*ACTION ITEM*: From the entries below, return only the lines starting at the one that contains "category: gazellethomsons" and ending at the one that contains "scientific name: Papio", exactly as they stand.

Source data
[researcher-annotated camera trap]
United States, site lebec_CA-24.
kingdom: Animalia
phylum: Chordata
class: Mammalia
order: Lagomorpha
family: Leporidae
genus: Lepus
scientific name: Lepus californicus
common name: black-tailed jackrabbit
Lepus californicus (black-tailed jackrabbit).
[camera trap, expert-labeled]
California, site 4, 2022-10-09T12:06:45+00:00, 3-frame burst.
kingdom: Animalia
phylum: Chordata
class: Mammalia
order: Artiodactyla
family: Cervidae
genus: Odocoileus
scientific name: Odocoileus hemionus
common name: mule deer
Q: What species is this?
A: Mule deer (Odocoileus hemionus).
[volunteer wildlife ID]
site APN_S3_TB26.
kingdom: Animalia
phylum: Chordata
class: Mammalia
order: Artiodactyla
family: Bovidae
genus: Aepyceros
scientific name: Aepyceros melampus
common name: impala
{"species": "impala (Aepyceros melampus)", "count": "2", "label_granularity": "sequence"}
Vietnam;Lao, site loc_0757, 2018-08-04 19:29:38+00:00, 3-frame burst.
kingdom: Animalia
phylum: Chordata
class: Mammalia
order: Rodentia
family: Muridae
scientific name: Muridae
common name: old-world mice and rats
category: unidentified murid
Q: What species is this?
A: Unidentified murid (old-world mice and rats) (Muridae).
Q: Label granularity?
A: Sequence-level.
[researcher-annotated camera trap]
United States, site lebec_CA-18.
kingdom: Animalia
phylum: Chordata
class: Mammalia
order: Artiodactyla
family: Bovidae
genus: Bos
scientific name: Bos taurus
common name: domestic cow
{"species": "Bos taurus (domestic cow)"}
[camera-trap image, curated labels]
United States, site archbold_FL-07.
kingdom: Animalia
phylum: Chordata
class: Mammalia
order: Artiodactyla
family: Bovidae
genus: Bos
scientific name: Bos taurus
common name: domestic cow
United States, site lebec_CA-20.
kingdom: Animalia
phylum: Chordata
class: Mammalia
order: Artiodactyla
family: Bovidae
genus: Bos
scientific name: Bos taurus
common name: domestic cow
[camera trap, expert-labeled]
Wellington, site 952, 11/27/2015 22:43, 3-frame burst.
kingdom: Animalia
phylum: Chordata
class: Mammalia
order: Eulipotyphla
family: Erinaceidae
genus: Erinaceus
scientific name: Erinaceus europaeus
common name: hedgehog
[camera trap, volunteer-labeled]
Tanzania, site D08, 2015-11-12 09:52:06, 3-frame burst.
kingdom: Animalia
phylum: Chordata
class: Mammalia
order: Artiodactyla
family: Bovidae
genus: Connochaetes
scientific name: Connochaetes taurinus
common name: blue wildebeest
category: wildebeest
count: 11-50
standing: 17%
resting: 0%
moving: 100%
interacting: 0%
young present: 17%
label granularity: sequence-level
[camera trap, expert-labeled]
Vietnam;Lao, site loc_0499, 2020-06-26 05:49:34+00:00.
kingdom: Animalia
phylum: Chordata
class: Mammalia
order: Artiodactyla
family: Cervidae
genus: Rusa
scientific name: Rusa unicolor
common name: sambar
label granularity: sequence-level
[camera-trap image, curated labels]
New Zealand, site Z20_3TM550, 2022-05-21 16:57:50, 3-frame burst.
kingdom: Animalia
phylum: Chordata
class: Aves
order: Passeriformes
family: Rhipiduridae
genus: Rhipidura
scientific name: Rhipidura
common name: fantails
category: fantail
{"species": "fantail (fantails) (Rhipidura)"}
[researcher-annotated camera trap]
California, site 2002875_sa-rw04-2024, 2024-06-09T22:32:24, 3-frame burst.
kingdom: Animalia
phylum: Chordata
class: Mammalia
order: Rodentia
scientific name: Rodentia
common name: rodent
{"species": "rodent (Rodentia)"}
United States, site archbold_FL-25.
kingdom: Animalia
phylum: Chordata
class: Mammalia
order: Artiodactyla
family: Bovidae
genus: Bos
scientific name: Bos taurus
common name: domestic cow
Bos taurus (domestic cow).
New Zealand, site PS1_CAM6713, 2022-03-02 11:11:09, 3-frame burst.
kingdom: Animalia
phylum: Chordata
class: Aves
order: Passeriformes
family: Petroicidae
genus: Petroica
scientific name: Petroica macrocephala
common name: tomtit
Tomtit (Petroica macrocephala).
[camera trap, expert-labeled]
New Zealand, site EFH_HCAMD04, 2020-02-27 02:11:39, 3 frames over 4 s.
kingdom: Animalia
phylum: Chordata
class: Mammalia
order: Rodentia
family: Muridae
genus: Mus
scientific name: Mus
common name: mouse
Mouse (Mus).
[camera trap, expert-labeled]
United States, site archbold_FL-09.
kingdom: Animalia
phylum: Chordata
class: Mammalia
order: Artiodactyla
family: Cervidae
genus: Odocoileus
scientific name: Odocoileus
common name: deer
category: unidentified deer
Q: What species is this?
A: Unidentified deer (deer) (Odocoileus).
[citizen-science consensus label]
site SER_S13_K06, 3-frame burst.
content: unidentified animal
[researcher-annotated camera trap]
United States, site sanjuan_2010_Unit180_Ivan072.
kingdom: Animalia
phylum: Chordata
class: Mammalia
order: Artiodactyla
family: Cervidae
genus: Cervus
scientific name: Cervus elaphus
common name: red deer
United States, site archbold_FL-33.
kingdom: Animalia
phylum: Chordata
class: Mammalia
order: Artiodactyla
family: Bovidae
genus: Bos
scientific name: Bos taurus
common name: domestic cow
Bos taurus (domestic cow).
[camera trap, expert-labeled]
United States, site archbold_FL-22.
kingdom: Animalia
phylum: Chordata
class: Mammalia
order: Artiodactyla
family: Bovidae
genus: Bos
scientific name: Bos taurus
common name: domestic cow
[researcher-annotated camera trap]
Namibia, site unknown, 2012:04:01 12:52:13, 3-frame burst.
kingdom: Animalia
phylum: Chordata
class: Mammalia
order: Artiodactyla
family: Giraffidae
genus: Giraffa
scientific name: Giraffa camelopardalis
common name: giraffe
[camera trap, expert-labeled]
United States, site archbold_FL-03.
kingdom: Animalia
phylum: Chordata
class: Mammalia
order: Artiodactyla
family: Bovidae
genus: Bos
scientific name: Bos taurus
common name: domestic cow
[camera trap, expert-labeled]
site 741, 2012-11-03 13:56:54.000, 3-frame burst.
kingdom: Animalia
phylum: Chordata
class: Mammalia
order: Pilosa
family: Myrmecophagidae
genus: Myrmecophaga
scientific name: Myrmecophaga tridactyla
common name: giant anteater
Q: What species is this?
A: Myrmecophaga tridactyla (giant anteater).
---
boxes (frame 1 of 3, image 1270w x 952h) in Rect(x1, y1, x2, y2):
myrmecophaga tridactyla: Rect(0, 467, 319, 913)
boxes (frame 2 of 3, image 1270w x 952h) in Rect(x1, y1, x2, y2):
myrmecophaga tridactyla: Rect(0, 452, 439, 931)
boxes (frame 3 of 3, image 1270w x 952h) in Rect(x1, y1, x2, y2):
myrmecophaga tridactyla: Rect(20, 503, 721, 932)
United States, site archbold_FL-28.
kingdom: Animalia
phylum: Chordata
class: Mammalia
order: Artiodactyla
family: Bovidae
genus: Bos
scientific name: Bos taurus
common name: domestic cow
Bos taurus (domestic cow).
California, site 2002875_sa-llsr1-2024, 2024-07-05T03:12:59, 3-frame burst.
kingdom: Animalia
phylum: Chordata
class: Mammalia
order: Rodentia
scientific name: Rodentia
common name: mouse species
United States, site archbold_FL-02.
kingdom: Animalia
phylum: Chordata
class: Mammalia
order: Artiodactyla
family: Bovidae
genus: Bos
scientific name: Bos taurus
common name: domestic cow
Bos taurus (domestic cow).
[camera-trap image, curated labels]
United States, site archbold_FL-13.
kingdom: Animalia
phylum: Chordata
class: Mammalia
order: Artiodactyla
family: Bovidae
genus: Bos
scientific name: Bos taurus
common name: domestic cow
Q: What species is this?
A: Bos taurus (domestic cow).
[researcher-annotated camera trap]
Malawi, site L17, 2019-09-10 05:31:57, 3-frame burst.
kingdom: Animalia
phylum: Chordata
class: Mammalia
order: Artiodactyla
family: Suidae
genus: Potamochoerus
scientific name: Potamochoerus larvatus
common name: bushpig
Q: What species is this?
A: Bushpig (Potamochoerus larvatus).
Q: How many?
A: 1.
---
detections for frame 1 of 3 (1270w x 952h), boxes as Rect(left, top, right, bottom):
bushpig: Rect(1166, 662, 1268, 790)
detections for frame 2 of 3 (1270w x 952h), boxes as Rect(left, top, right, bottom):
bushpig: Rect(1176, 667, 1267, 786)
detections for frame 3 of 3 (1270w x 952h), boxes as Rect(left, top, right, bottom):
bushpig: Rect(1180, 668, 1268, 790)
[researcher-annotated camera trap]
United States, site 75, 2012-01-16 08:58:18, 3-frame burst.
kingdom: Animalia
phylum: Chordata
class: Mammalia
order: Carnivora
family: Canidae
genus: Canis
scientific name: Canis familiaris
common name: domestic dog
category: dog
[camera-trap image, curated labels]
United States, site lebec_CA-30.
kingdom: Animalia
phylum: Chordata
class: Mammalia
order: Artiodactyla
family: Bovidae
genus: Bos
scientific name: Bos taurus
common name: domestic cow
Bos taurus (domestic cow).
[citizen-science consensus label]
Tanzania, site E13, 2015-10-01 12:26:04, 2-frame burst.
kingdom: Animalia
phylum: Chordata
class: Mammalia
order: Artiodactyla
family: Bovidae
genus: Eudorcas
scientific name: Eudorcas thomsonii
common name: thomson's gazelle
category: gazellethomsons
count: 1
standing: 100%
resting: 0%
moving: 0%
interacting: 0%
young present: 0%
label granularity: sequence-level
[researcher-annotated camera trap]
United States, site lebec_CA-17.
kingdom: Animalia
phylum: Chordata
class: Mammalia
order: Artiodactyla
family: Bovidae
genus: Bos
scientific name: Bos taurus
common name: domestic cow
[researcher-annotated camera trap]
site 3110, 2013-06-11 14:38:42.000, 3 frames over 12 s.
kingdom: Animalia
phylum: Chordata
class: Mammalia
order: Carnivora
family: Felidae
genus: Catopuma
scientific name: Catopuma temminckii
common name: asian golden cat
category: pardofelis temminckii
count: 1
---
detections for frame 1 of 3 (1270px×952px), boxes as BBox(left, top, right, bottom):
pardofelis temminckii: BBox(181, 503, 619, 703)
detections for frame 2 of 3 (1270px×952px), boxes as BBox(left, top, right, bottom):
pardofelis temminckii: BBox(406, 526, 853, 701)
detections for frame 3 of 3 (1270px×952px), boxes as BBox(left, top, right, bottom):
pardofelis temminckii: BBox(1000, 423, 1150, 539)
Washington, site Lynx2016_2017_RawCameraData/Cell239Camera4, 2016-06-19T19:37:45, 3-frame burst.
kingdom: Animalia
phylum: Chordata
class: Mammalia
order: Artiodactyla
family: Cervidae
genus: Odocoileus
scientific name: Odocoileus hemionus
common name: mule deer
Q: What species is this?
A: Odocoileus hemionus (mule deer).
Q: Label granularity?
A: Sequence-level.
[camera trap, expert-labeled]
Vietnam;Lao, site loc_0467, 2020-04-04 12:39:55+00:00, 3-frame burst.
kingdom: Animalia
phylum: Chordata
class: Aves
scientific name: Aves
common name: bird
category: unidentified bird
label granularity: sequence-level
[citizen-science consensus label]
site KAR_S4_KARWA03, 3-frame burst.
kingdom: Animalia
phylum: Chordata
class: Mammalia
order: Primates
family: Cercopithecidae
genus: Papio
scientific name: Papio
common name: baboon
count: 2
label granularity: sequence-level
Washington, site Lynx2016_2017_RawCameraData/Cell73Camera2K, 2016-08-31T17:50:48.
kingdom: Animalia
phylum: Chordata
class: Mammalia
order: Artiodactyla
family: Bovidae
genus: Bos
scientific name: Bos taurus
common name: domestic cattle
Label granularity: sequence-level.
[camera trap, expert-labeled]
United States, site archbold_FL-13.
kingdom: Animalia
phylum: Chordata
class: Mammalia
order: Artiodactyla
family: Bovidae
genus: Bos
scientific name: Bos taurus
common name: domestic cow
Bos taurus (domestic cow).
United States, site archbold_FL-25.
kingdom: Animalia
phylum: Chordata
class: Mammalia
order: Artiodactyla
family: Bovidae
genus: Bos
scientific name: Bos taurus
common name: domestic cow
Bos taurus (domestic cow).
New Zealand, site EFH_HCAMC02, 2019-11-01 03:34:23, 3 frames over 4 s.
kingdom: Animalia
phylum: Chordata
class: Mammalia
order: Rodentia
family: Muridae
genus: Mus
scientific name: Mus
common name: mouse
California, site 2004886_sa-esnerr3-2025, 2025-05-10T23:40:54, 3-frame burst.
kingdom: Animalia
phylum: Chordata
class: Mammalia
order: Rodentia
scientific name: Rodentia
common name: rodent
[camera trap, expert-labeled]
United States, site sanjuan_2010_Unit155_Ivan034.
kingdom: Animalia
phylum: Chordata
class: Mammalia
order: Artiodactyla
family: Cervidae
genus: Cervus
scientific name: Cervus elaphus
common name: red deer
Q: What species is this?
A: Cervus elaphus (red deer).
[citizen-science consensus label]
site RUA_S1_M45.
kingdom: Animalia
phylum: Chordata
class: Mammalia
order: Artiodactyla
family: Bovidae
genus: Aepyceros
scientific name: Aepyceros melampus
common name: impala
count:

*TASK RESULT*:
category: gazellethomsons
count: 1
standing: 100%
resting: 0%
moving: 0%
interacting: 0%
young present: 0%
label granularity: sequence-level
[researcher-annotated camera trap]
United States, site lebec_CA-17.
kingdom: Animalia
phylum: Chordata
class: Mammalia
order: Artiodactyla
family: Bovidae
genus: Bos
scientific name: Bos taurus
common name: domestic cow
[researcher-annotated camera trap]
site 3110, 2013-06-11 14:38:42.000, 3 frames over 12 s.
kingdom: Animalia
phylum: Chordata
class: Mammalia
order: Carnivora
family: Felidae
genus: Catopuma
scientific name: Catopuma temminckii
common name: asian golden cat
category: pardofelis temminckii
count: 1
---
detections for frame 1 of 3 (1270px×952px), boxes as BBox(left, top, right, bottom):
pardofelis temminckii: BBox(181, 503, 619, 703)
detections for frame 2 of 3 (1270px×952px), boxes as BBox(left, top, right, bottom):
pardofelis temminckii: BBox(406, 526, 853, 701)
detections for frame 3 of 3 (1270px×952px), boxes as BBox(left, top, right, bottom):
pardofelis temminckii: BBox(1000, 423, 1150, 539)
Washington, site Lynx2016_2017_RawCameraData/Cell239Camera4, 2016-06-19T19:37:45, 3-frame burst.
kingdom: Animalia
phylum: Chordata
class: Mammalia
order: Artiodactyla
family: Cervidae
genus: Odocoileus
scientific name: Odocoileus hemionus
common name: mule deer
Q: What species is this?
A: Odocoileus hemionus (mule deer).
Q: Label granularity?
A: Sequence-level.
[camera trap, expert-labeled]
Vietnam;Lao, site loc_0467, 2020-04-04 12:39:55+00:00, 3-frame burst.
kingdom: Animalia
phylum: Chordata
class: Aves
scientific name: Aves
common name: bird
category: unidentified bird
label granularity: sequence-level
[citizen-science consensus label]
site KAR_S4_KARWA03, 3-frame burst.
kingdom: Animalia
phylum: Chordata
class: Mammalia
order: Primates
family: Cercopithecidae
genus: Papio
scientific name: Papio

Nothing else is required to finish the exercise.